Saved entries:
= = = = = = =
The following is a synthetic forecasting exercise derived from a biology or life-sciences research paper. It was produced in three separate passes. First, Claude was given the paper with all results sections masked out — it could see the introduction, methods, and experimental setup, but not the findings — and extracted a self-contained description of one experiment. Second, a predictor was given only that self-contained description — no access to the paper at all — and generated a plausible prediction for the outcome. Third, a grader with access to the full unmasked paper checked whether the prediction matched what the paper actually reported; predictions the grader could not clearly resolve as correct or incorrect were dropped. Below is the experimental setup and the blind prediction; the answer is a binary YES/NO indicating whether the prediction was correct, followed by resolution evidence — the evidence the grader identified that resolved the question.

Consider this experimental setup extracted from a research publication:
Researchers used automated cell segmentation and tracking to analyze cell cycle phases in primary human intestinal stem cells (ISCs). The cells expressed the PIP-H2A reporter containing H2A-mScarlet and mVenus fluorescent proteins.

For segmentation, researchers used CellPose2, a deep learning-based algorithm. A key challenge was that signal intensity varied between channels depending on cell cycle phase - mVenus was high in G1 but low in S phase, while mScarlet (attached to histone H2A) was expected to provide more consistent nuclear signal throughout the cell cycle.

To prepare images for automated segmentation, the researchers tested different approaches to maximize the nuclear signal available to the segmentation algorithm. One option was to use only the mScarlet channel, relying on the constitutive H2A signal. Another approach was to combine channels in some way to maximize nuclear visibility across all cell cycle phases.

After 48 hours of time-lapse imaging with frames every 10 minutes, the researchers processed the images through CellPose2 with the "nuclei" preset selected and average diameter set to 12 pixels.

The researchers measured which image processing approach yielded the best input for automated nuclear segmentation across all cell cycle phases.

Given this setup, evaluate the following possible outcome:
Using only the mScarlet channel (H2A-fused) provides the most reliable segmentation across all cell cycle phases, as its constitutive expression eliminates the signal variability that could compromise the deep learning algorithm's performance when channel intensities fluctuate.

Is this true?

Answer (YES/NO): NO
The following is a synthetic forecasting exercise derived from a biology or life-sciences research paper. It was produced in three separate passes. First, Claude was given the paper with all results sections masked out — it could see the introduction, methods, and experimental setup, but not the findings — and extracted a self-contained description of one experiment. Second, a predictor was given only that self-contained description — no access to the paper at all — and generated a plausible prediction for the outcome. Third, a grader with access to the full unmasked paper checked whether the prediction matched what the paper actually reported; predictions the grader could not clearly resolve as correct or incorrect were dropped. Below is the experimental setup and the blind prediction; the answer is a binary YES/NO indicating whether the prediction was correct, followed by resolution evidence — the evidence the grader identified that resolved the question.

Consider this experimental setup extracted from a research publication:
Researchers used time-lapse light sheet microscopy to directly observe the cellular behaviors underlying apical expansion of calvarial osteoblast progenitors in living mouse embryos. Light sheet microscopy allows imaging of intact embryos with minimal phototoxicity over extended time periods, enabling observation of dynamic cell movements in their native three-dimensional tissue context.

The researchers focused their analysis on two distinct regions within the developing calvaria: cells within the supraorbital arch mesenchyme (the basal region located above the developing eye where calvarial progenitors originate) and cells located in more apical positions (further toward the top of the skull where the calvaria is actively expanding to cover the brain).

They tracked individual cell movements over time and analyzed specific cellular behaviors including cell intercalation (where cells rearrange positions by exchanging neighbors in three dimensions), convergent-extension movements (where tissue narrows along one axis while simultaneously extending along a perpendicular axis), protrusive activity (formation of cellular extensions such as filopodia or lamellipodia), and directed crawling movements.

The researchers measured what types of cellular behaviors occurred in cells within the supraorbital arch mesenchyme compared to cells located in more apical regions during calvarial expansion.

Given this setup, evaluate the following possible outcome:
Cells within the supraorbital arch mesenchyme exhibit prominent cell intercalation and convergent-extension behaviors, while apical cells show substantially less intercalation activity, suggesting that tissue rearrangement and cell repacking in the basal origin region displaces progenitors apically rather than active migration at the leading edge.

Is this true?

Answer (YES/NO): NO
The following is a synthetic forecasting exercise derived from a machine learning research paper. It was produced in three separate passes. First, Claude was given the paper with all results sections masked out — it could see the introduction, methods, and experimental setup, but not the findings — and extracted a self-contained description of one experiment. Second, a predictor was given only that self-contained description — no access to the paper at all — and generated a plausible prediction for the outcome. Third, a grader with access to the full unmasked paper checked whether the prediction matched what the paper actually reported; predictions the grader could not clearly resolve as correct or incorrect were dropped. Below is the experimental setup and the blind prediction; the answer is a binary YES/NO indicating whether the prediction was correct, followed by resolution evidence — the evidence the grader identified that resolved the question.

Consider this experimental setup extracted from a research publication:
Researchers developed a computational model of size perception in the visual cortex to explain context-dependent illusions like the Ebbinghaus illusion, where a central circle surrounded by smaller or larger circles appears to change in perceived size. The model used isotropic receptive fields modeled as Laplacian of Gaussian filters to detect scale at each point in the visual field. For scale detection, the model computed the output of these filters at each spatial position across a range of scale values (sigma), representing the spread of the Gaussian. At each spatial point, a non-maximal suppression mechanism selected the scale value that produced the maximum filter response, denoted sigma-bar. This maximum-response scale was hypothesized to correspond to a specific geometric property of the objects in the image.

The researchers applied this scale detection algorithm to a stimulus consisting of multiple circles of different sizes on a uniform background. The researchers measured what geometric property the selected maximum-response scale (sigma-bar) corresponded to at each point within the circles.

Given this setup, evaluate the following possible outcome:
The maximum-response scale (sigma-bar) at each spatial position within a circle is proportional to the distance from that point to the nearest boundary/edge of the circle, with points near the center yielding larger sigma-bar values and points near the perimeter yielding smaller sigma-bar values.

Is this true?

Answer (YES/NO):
= = = = = = =
What to do
Your answer must consist solely of the lines from the top of the entries above through the line containing "The researchers measured which", copied exactly, both ends included.

Result of this exercise
The following is a synthetic forecasting exercise derived from a biology or life-sciences research paper. It was produced in three separate passes. First, Claude was given the paper with all results sections masked out — it could see the introduction, methods, and experimental setup, but not the findings — and extracted a self-contained description of one experiment. Second, a predictor was given only that self-contained description — no access to the paper at all — and generated a plausible prediction for the outcome. Third, a grader with access to the full unmasked paper checked whether the prediction matched what the paper actually reported; predictions the grader could not clearly resolve as correct or incorrect were dropped. Below is the experimental setup and the blind prediction; the answer is a binary YES/NO indicating whether the prediction was correct, followed by resolution evidence — the evidence the grader identified that resolved the question.

Consider this experimental setup extracted from a research publication:
Researchers used automated cell segmentation and tracking to analyze cell cycle phases in primary human intestinal stem cells (ISCs). The cells expressed the PIP-H2A reporter containing H2A-mScarlet and mVenus fluorescent proteins.

For segmentation, researchers used CellPose2, a deep learning-based algorithm. A key challenge was that signal intensity varied between channels depending on cell cycle phase - mVenus was high in G1 but low in S phase, while mScarlet (attached to histone H2A) was expected to provide more consistent nuclear signal throughout the cell cycle.

To prepare images for automated segmentation, the researchers tested different approaches to maximize the nuclear signal available to the segmentation algorithm. One option was to use only the mScarlet channel, relying on the constitutive H2A signal. Another approach was to combine channels in some way to maximize nuclear visibility across all cell cycle phases.

After 48 hours of time-lapse imaging with frames every 10 minutes, the researchers processed the images through CellPose2 with the "nuclei" preset selected and average diameter set to 12 pixels.

The researchers measured which image processing approach yielded the best input for automated nuclear segmentation across all cell cycle phases.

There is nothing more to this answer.